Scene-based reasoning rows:

-=-=-=-=-

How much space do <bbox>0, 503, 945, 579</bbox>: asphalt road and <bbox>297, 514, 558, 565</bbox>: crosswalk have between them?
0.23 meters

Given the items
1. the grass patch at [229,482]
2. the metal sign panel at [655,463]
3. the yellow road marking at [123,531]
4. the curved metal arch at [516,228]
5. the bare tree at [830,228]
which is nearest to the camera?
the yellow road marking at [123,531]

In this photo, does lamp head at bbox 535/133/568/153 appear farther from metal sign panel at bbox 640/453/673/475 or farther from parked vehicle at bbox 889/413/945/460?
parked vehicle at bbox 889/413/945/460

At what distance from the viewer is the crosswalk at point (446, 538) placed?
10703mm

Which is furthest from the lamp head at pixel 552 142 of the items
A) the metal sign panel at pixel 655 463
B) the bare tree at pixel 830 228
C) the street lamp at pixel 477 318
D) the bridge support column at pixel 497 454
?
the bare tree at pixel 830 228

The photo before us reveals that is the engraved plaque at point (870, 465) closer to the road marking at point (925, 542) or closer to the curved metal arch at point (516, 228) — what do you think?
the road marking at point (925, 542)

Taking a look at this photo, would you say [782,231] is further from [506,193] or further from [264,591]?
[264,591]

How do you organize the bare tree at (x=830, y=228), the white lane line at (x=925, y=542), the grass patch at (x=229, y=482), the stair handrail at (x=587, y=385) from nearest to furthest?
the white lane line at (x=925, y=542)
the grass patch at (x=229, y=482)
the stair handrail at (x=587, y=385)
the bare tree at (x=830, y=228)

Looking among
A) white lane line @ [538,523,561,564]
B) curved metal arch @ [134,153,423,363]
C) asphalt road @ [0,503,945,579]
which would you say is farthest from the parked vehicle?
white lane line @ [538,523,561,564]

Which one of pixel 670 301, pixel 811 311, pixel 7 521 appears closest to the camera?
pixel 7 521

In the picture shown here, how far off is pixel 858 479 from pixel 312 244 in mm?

-=-=-=-=-

Repeat the rows verbatim, starting with the line that contains "Which one of" and ending with the last row, both included.

Which one of pixel 670 301, pixel 811 311, pixel 7 521 appears closest to the camera?
pixel 7 521

In the picture shown here, how far off is pixel 858 479 from pixel 312 244 in mm?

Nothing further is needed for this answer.